A saga começou em 1995, quando um conjunto de fósseis retirados de Araripe foi despachado para a Europa. Essa imensa bacia nordestina, que se estende por Pernambuco, Piauí e boa parte do Ceará, é considerada a mais importante do mundo no estudo do período cretáceo inferior (entre 145 milhões e 100 milhões de anos atrás). Foi no cretáceo que se desenvolveram os répteis que aparecem no filme Parque dos Dinossauros — o nome original, em inglês, Jurassic Park, foi escolhido só porque tem melhor sonoridade —, e o Nordeste brasileiro, naquele tempo, era berço dos pterossauros, fascinantes animais alados. Vinte e cinco anos depois de sair do Brasil, um dos fósseis deixados no Museu de História Natural de Karlsruhe, na Alemanha, apareceu em um estudo publicado no periódico científico Cretaceous Research, no qual pesquisadores europeus, sem universidades brasileiras envolvidas, anunciaram a descoberta do Ubirajara. A celeuma então se ergueu com a fúria de um tiranossauro.

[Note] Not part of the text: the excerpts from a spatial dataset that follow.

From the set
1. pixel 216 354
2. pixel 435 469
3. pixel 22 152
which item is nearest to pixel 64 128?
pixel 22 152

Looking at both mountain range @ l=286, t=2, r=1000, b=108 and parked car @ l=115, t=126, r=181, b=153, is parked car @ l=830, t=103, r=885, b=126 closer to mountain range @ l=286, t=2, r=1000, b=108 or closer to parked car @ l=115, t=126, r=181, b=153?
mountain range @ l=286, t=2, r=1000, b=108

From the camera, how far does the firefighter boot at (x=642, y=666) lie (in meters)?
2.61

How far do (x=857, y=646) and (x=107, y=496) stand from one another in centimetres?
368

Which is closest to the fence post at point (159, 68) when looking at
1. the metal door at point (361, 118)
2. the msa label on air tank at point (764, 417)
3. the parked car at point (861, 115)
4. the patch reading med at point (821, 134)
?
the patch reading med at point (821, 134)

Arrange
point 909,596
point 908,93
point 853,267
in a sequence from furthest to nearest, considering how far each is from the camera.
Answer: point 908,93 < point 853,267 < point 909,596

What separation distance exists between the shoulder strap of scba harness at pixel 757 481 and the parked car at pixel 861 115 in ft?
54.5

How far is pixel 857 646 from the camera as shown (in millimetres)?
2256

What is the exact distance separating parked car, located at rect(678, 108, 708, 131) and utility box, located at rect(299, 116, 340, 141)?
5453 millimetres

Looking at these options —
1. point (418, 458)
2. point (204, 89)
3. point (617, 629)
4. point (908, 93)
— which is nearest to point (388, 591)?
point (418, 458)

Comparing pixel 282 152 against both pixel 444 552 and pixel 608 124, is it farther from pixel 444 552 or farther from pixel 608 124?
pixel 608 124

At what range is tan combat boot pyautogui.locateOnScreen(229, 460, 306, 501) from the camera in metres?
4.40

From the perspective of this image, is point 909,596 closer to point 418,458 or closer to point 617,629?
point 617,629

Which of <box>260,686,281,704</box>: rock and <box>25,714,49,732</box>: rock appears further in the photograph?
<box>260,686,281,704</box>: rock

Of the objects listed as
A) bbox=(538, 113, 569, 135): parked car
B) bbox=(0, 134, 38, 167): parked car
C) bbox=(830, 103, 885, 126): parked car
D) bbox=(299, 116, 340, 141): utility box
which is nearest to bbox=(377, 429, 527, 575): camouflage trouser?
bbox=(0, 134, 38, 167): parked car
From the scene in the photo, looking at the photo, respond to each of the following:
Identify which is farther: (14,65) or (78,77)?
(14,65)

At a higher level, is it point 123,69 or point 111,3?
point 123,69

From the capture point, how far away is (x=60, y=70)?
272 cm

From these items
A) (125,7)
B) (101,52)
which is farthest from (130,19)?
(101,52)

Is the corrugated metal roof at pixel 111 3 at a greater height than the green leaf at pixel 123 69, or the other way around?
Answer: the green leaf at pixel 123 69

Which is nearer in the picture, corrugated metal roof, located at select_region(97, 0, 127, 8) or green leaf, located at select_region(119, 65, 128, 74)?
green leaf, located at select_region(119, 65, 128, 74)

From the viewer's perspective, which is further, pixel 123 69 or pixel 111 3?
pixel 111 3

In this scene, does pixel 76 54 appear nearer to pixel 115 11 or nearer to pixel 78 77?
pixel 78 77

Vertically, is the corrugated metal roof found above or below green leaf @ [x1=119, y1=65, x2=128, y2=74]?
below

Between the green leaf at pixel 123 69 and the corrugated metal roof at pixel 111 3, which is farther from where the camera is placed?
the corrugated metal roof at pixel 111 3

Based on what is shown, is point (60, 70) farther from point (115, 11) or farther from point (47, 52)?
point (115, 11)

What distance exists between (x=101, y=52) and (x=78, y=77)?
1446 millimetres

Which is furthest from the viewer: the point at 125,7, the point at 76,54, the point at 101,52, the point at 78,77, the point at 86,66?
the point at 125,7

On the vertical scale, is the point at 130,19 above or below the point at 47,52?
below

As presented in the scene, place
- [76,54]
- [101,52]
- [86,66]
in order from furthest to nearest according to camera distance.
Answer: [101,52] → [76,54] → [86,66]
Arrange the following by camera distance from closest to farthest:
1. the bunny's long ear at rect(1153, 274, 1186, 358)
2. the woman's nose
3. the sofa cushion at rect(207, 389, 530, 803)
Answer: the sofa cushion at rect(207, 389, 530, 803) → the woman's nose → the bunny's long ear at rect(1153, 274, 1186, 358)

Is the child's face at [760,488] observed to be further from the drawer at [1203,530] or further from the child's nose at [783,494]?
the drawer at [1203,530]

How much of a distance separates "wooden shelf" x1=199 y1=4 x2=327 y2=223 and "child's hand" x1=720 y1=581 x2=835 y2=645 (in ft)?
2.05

Nas redes sociais, a hashtag #UbirajaraBelongsToBR (Ubirajara pertence ao Brasil) vem sendo compartilhada incessantemente desde a publicação do estudo em dezembro passado. É uma campanha para que o fóssil seja devolvido ao país de origem, e é provável que a demanda esteja correta. Flaviana Lima, professora da Universidade Federal de Pernambuco, explica a VEJA que duas caixas repletas de fósseis, sem identificação individual, partiram do Brasil de forma irregular em 1995. Ela não pode afirmar que houve crime, mas admite que a exportação pode ter sido facilitada. “Devido a sua importância, Araripe é regularmente visitada por paleontólogos estrangeiros, e eles provavelmente sabiam que estavam levando algo especial naquelas caixas”, diz Flaviana. Ela acredita que pesquisadores brasileiros fariam um estudo tão bom quanto o publicado se tivessem acesso ao material.
Fósseis, ao contrário do que se pode pensar, não são ossos em estado natural. No processo de fossilização, a carcaça do animal é coberta por sedimentos antes que seja consumida por microrganismos. Na prática, ela se torna parte da rocha. Se hoje temos provas da existência de animais pré-históricos, é porque uma pequena amostra dos bilhões que existiram ficou soterrada. O professor britânico David Martill, líder da pesquisa sobre o Ubirajara, afirma que não estava com a equipe que coletou as amostras de Araripe e que só foi convidado a participar do estudo em 2012. Em entrevista a VEJA, ele diz que apoia o retorno de amostras aos países de origem, mas admite ter restrições quanto ao Brasil: “Em cinco anos, vocês tiveram três grandes incêndios em museus do Rio, São Paulo e Belo Horizonte. E o financiamento de suas instituições nunca esteve tão baixo”.
O argumento de Martill é contestado por Renato Ghilardi, presidente da Sociedade Brasileira de Paleontologia (SBP), que já recebeu autorização da Agência Nacional de Mineração — gestora de recursos dessa natureza — para negociar com o museu de Karlsruhe a repatriação do Ubirajara. Ghilardi diz que o britânico tergiversa porque, na verdade, preferiria que os fósseis nunca mais voltassem para o Brasil. “Temos diversos museus seguros e equipados que podem perfeitamente receber esse e outros fósseis”, ele afirma. Mas admite que mais financiamento, tanto do governo quanto de empresas, seria bem-vindo.
Até que o impasse fique resolvido, a SBP negociou com a Cretaceous Research a retirada do artigo. Além disso, está trabalhando junto ao Congresso para um novo arcabouço legal que regularize a profissão de paleontólogo e coíba o contrabando. Porém, para conseguir repatriar o fóssil, ainda terá de superar muita burocracia e elevados custos de transporte. Espera-se que a instituição seja bem-sucedida. Afinal, o Ubirajara merece estar em sua casa.